GLMInfluence includes the basic influence measures but still misses some measures described in Pregibon (1981), for example those related to deviance and effects on confidence intervals.



In [ ]:

    
import os.path
import numpy as np
import pandas as pd

from statsmodels.genmod.generalized_linear_model import GLM
from statsmodels.genmod import families



In [ ]:

    
import statsmodels.stats.tests.test_influence
test_module = statsmodels.stats.tests.test_influence.__file__
cur_dir = cur_dir = os.path.abspath(os.path.dirname(test_module))

file_name = 'binary_constrict.csv'
file_path = os.path.join(cur_dir, 'results', file_name)
df = pd.read_csv(file_path, index_col=0)



In [ ]:

    
res = GLM(df['constrict'], df[['const', 'log_rate', 'log_volumne']],
          family=families.Binomial()).fit(attach_wls=True, atol=1e-10)
print(res.summary())

get the influence measures

GLMResults has a get_influence method similar to OLSResults, that returns and instance of the GLMInfluence class. This class has methods and (cached) attributes to inspect influence and outlier measures.

This measures are based on a one-step approximation to the the results for deleting one observation. One-step approximations are usually accurate for small changes but underestimate the magnitude of large changes. Event though large changes are underestimated, they still show clearly the effect of influential observations

In this example observation 4 and 18 have a large standardized residual and large Cook's distance, but not a large leverage. Observation 13 has the largest leverage but only small Cook's distance and not a large studentized residual.

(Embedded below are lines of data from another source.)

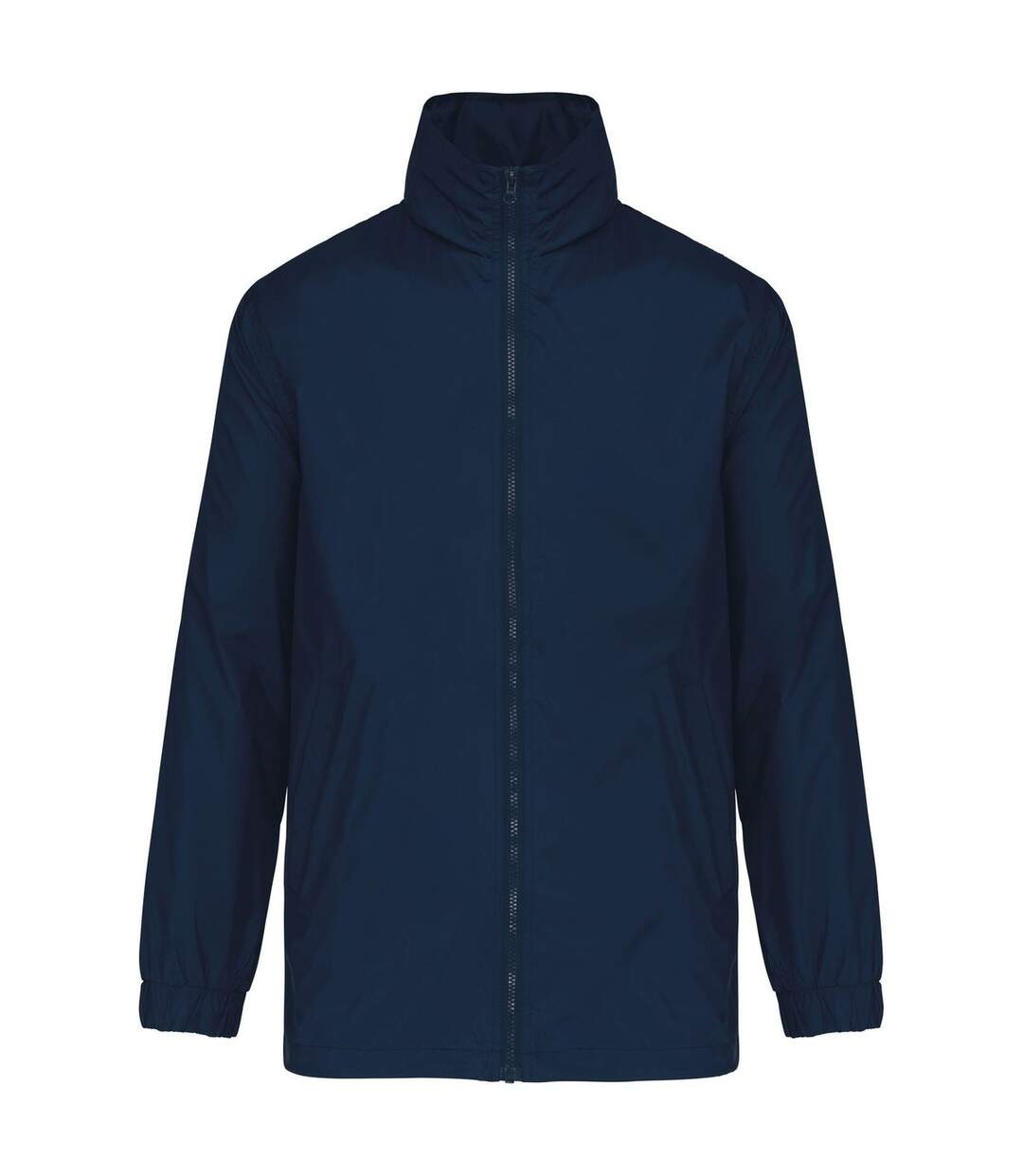 Coupe-vent doublé - Homme - K687 - bleu marine-1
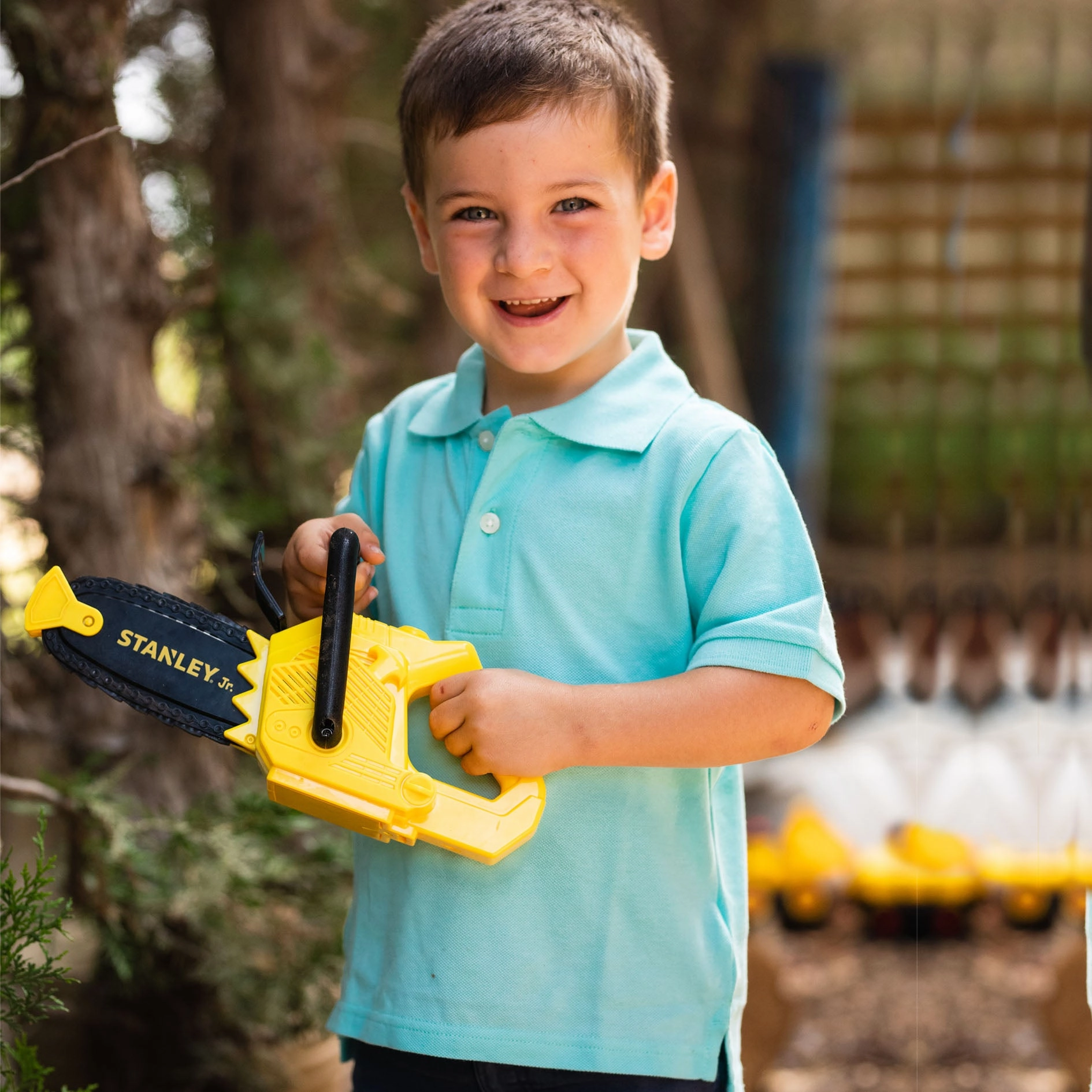 Stanley Jr. Chain Saw
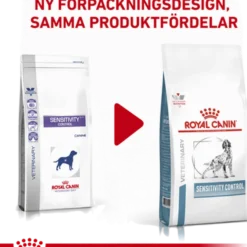 Derma Sensitivity Control tørrfôr for hunder 1,5 kg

Only the two observations 4 and 18 have a large impact on the parameter estimates.



In [ ]:

    
infl = res.get_influence(observed=False)



In [ ]:

    
summ_df = infl.summary_frame()
summ_df.sort_values('cooks_d', ascending=False)[:10]



In [ ]:

    
infl.plot_influence()



In [ ]:

    
infl.plot_index(y_var='cooks', threshold=2 * infl.cooks_distance[0].mean())



In [ ]:

    
infl.plot_index(y_var='resid', threshold=1)



In [ ]:

    
infl.plot_index(y_var='dfbeta', idx=1, threshold=0.5)



In [ ]:

    
infl.plot_index(y_var='dfbeta', idx=2, threshold=0.5)



In [ ]:

    
infl.plot_index(y_var='dfbeta', idx=0, threshold=0.5)



In [ ]: